== Segment start ==
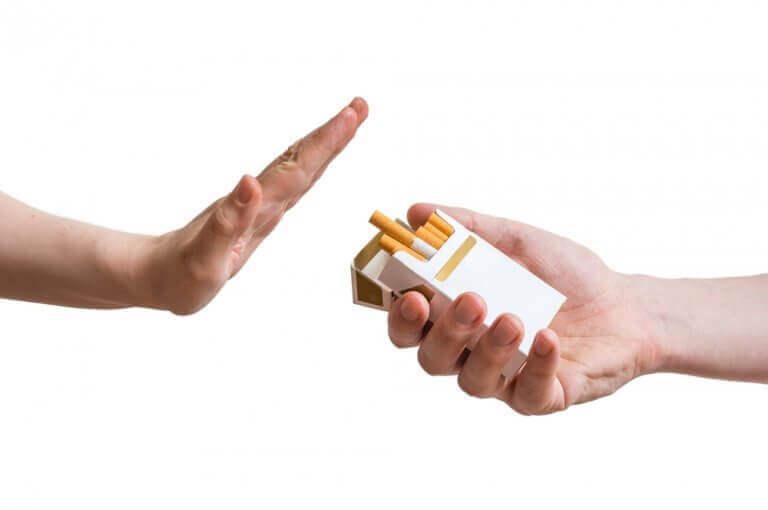 sano ei tupakalle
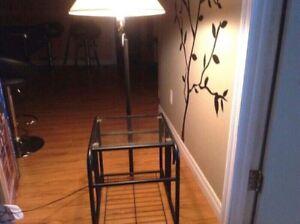 Table en métal noire avec dessus en verre avec lampe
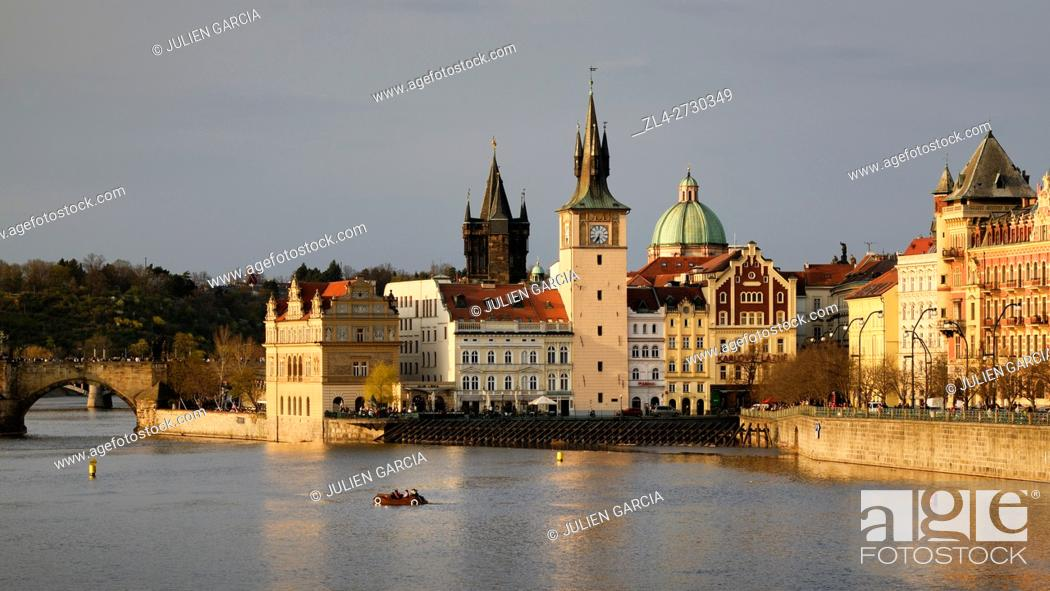Stock Photo: Czech Republic, Prague, historic centre listed as World Heritage by UNESCO, the Old Town (Stare Mesto), the Vltava River and the Charles Bridge (Karluv Most).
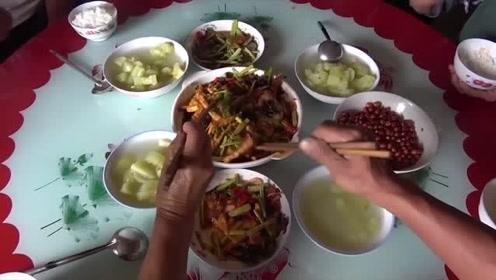 农村四哥家今天吃豆腐,王四爸爸这样做好吃又下饭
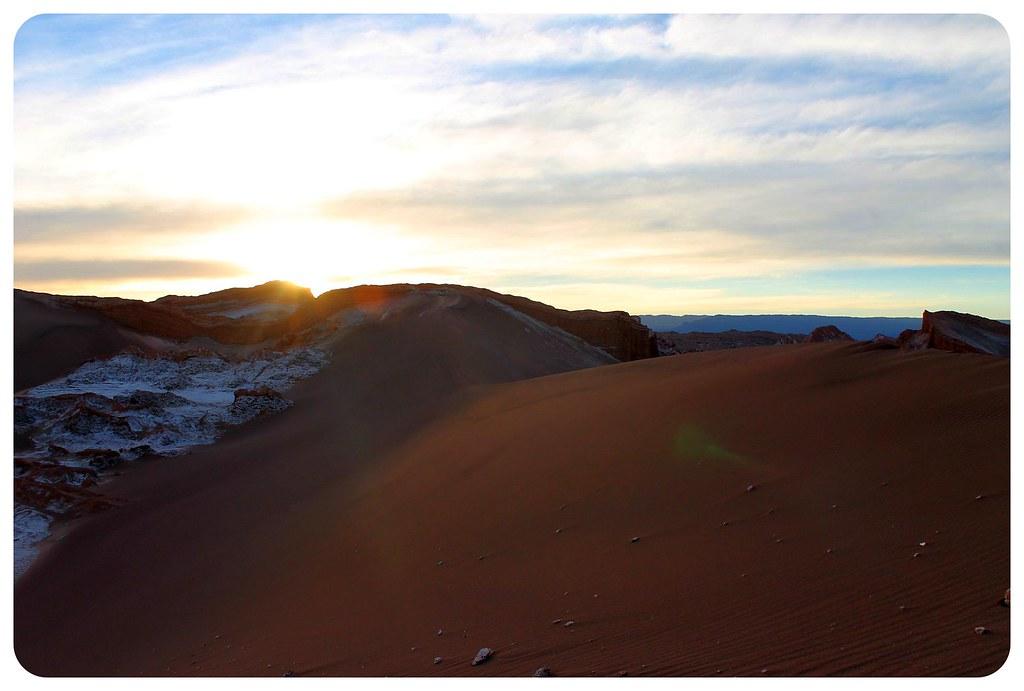 valle de la luna atacama desert sand dunes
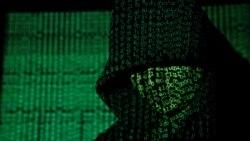 گزارش هانا کاویانی در مورد ایمیلهای هکشده سفیر امارات در آمریکا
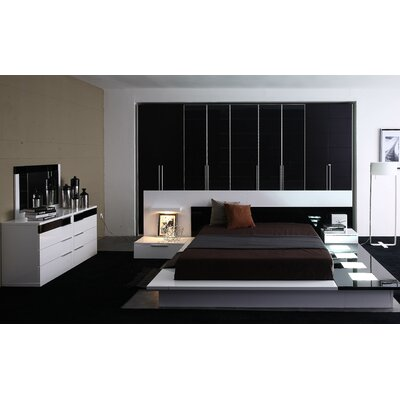 Jamari Platform Bedroom Set Size: King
== Segment end ==
- TASK PROMPT -
If a line falls between the one containing "valle de la luna atacama desert sand dunes" and the last line of the records above, inclusive, restate it exactly; leave out the pictures and everything else.

- EXERCISE RESPONSE -
 valle de la luna atacama desert sand dunes
 گزارش هانا کاویانی در مورد ایمیلهای هکشده سفیر امارات در آمریکا
 Jamari Platform Bedroom Set Size: King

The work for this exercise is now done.